The students pay the college £6000 a year for the privilege of registering. They collect £11,000 a year in dirt cheap student loans underwritten by the taxpayer. Rather a lot of them then don’t bother with any of those boring aspects of student life, like actually attending classes. It’s win-win: they gain, the college gains. OK, win-win-lose if you include the taxpayer, but hey, why bother about them if the government is applying its ideology.
This comes on top other wonderful experiences with privatisation, such as Serco failing to deliver on its contract to provide out-of-hours GP services, or G4S artificially inflating its invoices. None of that has stopped the government pursuing its privatisation agenda, with one of the most sensitive of services, child protection, the next in the firing line.
The main opposition to the Conservatives is Labour. Sadly, its leader Ed Miliband prefers substance over appearance. I say “sadly” because not many people seem all that interested in details of tedious hard work, like the drawing up of policy, and that’s what he seems best at. The policies are often good, but then he goes for an interview where it turns out he doesn’t know the name of the local representative of his own party or, when discussing the terrible standard of living problems he’s rightly identified as besetting ordinary people, the amount it costs most of them to shop for food.
That plays into the hands of those who want to write him off for his looks or how he talks, rather than listen to what he says.
What used to be the third party is rapidly becoming an also-ran.

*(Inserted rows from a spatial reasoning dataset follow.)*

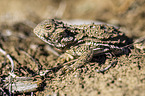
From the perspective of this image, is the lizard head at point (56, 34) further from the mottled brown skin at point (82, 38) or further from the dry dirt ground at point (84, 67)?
the dry dirt ground at point (84, 67)

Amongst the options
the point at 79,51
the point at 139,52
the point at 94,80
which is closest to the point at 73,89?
the point at 94,80

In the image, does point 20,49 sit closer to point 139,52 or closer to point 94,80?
point 94,80

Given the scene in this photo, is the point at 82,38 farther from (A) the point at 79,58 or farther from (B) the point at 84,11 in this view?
(B) the point at 84,11

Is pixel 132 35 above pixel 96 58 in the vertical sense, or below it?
above

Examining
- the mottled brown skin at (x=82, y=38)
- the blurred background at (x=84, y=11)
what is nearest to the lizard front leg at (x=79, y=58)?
the mottled brown skin at (x=82, y=38)

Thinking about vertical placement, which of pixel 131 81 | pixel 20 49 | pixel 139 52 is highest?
pixel 20 49

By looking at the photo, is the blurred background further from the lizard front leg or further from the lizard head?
the lizard front leg

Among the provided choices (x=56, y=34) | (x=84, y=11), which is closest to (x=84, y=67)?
(x=56, y=34)
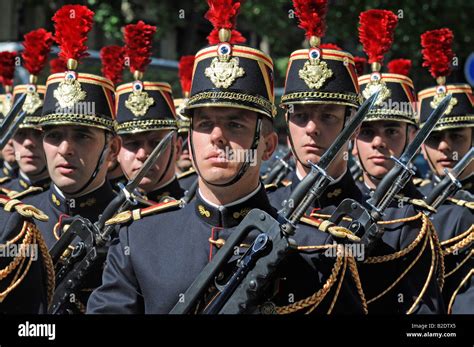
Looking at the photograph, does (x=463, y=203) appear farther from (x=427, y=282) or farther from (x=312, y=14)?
(x=312, y=14)

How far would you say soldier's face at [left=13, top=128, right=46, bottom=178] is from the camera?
849cm

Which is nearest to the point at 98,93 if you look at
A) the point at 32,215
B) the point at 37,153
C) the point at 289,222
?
Result: the point at 32,215

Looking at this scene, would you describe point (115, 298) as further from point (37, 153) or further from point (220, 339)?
point (37, 153)

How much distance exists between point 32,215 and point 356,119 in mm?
1881

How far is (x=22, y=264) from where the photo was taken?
507 centimetres

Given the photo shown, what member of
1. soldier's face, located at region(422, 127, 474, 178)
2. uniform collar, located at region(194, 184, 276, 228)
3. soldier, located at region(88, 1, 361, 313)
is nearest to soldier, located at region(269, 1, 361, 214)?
soldier, located at region(88, 1, 361, 313)

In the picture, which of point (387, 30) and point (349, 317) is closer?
point (349, 317)

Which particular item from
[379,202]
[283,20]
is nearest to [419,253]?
[379,202]

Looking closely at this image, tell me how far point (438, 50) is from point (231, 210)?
3511 mm

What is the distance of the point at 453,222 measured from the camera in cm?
688

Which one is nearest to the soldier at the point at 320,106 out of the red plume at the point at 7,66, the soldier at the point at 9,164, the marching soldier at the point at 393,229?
the marching soldier at the point at 393,229

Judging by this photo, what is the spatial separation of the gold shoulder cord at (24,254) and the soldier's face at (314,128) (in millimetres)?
1551

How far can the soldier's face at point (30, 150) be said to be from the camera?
849cm

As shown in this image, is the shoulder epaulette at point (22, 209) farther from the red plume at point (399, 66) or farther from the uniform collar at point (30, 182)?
the red plume at point (399, 66)
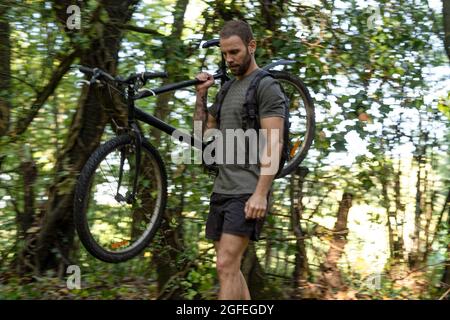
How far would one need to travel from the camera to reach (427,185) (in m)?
6.91

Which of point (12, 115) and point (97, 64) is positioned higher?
point (97, 64)

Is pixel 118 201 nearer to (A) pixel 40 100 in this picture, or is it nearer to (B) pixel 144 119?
(B) pixel 144 119

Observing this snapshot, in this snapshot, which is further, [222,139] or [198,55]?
[198,55]

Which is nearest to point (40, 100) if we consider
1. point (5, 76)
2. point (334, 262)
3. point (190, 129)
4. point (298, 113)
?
point (5, 76)

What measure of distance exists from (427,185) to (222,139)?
12.1 feet

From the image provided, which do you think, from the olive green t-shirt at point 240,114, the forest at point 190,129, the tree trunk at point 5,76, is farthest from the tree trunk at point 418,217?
the tree trunk at point 5,76

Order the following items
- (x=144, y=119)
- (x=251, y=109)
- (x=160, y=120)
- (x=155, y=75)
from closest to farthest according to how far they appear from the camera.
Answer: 1. (x=251, y=109)
2. (x=155, y=75)
3. (x=144, y=119)
4. (x=160, y=120)

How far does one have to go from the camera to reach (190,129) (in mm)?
5367

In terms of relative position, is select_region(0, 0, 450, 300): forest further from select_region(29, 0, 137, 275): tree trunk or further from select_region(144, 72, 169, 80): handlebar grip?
select_region(144, 72, 169, 80): handlebar grip

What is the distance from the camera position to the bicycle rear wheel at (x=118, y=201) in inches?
165

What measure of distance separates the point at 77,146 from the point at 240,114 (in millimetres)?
1987

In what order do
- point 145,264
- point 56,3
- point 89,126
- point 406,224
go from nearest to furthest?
point 56,3
point 89,126
point 145,264
point 406,224
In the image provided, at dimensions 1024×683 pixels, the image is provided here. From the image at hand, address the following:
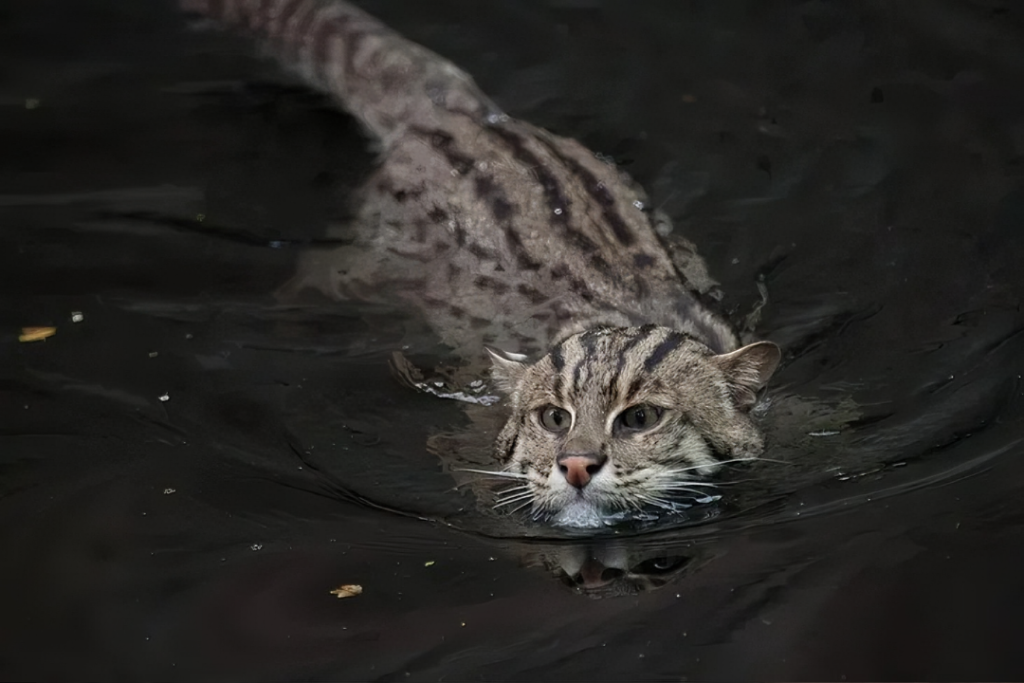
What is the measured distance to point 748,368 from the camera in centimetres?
589

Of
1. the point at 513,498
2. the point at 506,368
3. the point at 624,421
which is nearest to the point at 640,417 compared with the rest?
the point at 624,421

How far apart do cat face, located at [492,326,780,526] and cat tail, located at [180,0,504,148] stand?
2.00 m

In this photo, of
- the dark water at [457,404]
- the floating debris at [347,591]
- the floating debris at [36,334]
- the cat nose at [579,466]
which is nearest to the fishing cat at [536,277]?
the cat nose at [579,466]

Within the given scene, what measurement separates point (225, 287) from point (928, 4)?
5.23 metres

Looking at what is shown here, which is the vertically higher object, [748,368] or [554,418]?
[748,368]

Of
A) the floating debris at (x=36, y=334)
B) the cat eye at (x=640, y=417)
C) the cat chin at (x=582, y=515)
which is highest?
the cat eye at (x=640, y=417)

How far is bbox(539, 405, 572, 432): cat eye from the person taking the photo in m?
5.59

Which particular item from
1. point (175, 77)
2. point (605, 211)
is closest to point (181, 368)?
point (605, 211)

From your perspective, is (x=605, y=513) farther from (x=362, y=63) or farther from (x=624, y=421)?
(x=362, y=63)

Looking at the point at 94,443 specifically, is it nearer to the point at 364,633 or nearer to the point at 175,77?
the point at 364,633

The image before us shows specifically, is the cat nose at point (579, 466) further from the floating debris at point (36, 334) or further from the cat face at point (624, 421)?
the floating debris at point (36, 334)

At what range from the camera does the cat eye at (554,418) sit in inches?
220

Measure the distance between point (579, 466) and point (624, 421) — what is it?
44 cm

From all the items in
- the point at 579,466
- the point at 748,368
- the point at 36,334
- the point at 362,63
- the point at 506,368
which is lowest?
the point at 36,334
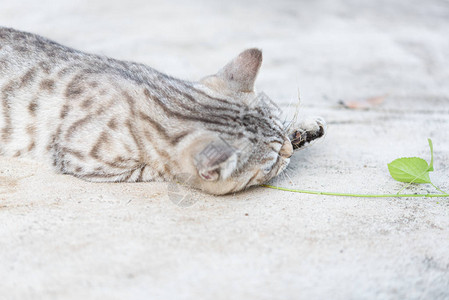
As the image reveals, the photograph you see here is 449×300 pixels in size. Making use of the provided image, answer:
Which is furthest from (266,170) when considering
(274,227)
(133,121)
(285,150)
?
(133,121)


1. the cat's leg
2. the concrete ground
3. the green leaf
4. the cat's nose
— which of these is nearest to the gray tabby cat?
the cat's nose

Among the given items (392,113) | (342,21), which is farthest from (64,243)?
(342,21)

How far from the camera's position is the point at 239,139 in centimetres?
281

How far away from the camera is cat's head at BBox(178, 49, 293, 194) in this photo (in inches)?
101

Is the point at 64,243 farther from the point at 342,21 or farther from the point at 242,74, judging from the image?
the point at 342,21

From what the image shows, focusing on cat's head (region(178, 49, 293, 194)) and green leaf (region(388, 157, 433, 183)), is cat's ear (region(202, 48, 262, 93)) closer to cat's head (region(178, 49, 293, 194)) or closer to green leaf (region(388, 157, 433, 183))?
cat's head (region(178, 49, 293, 194))

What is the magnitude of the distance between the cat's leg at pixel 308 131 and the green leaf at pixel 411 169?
2.20ft

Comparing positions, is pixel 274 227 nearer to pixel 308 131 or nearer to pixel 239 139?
pixel 239 139

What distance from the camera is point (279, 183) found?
3.05 meters

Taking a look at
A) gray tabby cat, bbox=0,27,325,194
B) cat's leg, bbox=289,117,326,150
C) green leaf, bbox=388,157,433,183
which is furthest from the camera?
cat's leg, bbox=289,117,326,150

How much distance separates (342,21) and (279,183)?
4507mm

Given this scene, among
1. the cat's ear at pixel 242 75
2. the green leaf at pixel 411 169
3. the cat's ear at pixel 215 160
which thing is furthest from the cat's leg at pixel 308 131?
the cat's ear at pixel 215 160

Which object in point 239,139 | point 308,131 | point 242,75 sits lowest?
point 308,131

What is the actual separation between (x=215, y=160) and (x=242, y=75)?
0.87 meters
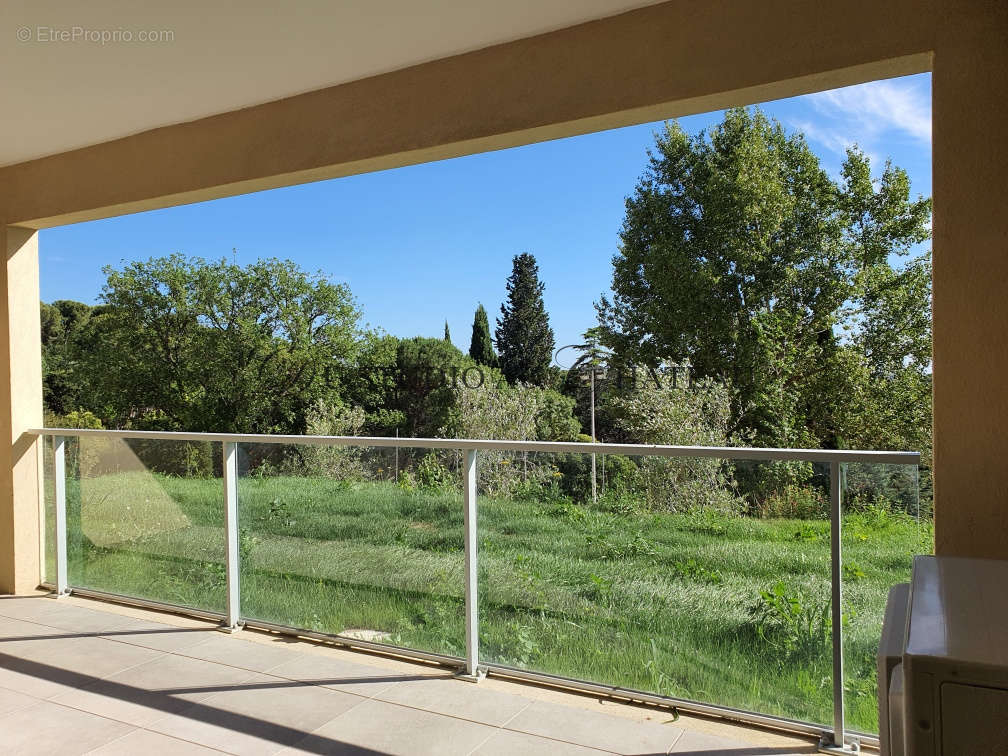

The Liberal Democrats used to be a great ginger group, snapping at Labour’s heels and occasionally helping to keep them honest. Now they’ve sold their soul to the devil, joining a coalition with the Conservatives, losing two thirds of their electoral appeal in the process and rapidly disappearing into irrelevance.
The great unsung story of the last few years is the rise of the Greens. Their share of the vote climbs slowly but steadily. It would be surprising if they don’t move ahead of the Liberal Democrats in this election.
And finally we have the great shocking spectacular of this campaign, the United Kingdom Independence Party, UKIP. They are the reverse of Labour. They have lots of image but practically no policy at all.
You might think this might weaken their position but it has the opposite effect. Firstly, they don’t bore those people who find substance tiresome. Second, you can’t tie them down to anything. Every time an opponent says, “ah, yes, but UKIP want to do such and such,” a spokesman will reply “oh, no we don’t. That’s not our policy.” And that’s true, since they have no policy.
Instead they rely entirely on the politics of appearance over substance. Above all, that means the appearance of their leader, Nigel Farage. He seems friendly, approachable, honest. Where the operative word is “seems”.
The reality is that in the absence of any policy, he has concentrated on peddling a position based only on attitudes. And those attitudes are entirely negative. He and his party are against the EU, they’re against immigrants. They don’t seem to be in favour of anything much, unless it’s taking Britain – or more likely just England – back to a golden past, which is doubly impossible, firstly because you can never get back to the past, and secondly because it never existed in the first place.
As for honesty, you should watch Farage when he’s being quizzed about his own behaviour as a Member of the European Parliament. He started by declaring that he would have his expenses subjected to an independent audit. He then decided that actually he wouldn’t, unless the other parties did the same. When it was pointed out to him that the other main UK parties did just that, he said that it would be a decision to be taken by the entire UKIP group as a block.
Anyone else, in any other party, would be regarded as thoroughly shifty for dodging around like this, changing his ground and avoiding the issue. Farage seems to be allowed to get away with it, for reasons that escape me.
So what’s this election going to give us?
The most likely outcome: a thumping win for UKIP.
What will that show? That a sizeable proportion of the electorate prefers form over substance. And that it’s happy to be driven by a politics of fear and hatred, of reactionary nostalgia.
Quite a tribute to the deviousness and tactics of UKIP. Not much of a tribute to the good sense and good judgement of the British electorate.